Солнце, как сырое яйцо, протекло сквозь ставни, обессилело. Псом у ног улеглось золотое пятно барского утра.

В Харитоньевских палатах завтракали господа.

Старший брат яичную скорлупу тюкнул ложечкой. Брызнула из раскола желтая юшка.

Поморщился. Оставил. Фу, остыло.

Взял ломоть хлеба пшеничного из корзинки, брезгливо разломил. Есть не стал. Мерзенько.

За узким столиком сидели два брата - один другого старше на двадцать шесть лет.

Делили трапезу.

Мать в теремнице на верхнем этаже плакала, просила сменить холодную повязку на лбу, повседневная морока.

Как мыши, сновали служилые девушки по густым путаным лестницам слишком большого насупленного дома.

Кавалер присмотрелся к старшему брату. Поморщился.

Ишь ты, расселся на подушках барин питерский, фаворит, миллионщик, лакомка.

Всем судьба наградила старшего - если спрашивали его, есть ли у него в такой-то губернии поместье, приходилось старшему звать секретаря с секретной книгой под мышкой, осведомлялся:

- А скажи, Андронушка-дружок, есть ли у меня поместье в тех областях?

И всегда находилось доходное поместье, куда ни ткни на полотнище ландкарты.

То пенька, то упряжные лошади, то лен, то соль, то каменное масло из Баку, то усть-сысольская древесина, то коровы породистые, что на тучных пажитях давали по три ведра молока, то шелк-сырец из Самарканда, то крымские яблоки в пергамене навощенном.

Все, что родит земля, на что горазды ремесленные руки - все твое, князюшка, кушать подано.

Постарел ты, братец.
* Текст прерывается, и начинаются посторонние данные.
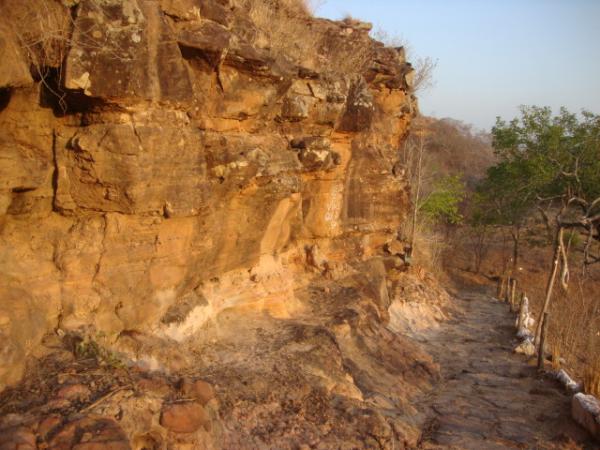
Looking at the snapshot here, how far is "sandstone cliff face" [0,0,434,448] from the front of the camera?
364 centimetres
Истаскался на простынках голландских, питерского фасона.

Заросла малая петербуржская речка илом, поперхнулась мостами, вспорхнули актерки и плясуньи над позолотой и красным бархатом твоего театра, над фронтоном желтого дома с белыми колоннами на набережной Мойки.

Старость не радость. На висках залысины-просеки высокие.
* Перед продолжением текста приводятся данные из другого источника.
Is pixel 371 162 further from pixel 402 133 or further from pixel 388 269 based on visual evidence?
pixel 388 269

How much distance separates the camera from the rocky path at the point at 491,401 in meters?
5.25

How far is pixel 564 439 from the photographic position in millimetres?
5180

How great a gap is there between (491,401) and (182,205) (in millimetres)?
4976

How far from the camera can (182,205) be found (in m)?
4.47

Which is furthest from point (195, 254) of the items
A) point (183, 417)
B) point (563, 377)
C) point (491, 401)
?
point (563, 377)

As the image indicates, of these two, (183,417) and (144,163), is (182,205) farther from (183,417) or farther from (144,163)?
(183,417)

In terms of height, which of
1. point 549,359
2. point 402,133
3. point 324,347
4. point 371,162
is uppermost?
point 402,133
В углах глаз "вороньи лапки" морщин.

Старший брат молча смаковал горячий шоколад из синей поливной чашечки.

Совсем чужой человек.

За всю свою жизнь Кавалер виделся с братом в третий раз. Один раз - ребенком, второй раз в Петербурге, когда отказалась от дебютанта Императрица, а третий раз - так близко, что дыхание слышно - сегодня.
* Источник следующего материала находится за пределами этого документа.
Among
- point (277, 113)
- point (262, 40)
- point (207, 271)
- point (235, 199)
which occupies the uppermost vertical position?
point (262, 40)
Крутилась в горячих висках Кавалера песенка простая, с треском, словно осиплым басом пьяница за окном голосил:

- Все венки поплыли,

А мой утонул.

Все дружки приехали,

А мой - обманул.

Старший брат зря времени не терял, обстукивал черенком ложечки надрезанную скорлупу окаянного яйца, лениво читал нотацию.

Краем уха Кавалер улавливал сдобные наставительные слова его, одно с другим не вязалось. И вдруг всплыло из тесноты словцо:

- Бездельник...

- Что? - переспросил Кавалер и кулаком зевок зажал.

- Пустопляс, - веско произнес старший брат и яйцо посолил скупенько. Рот перекрестил и поднес ложку к плотным насмешливым губам.

Лето текло за окнами. Лакей зажег лучинкой свечи в шандальце на столе не для света - а для аромата, был пропитан воск белым муском бомбейским.

Кавалер тарелку отодвинул, рот отер.

Спасибо, братуша.

Сыт по горло.

Взглянул на брата без опасения, с вызовом.

- Бездельник, говорите? Пустопляс? А сколько раз я вам писал, просил меня к делу приставить, рекомендательные письма выдать для учения. Наконец, сам по петербургским гарнизонам рассылал прошения, а мне один ответ - ждите, старший брат прежде вашего должен отписать, благонадежен ли, к службе способен, здоров ли разумом и телом?

Батюшка-то еще когда помер, вы старший, за вами и слово, я для них никто и звать никак А чем я хуже Антошки Шереметьева, Аннушкина брата, я бы тоже в Навигацкую школу пошел, или в лейб-гвардию, да черта ль, мало ли мест на царевой службе.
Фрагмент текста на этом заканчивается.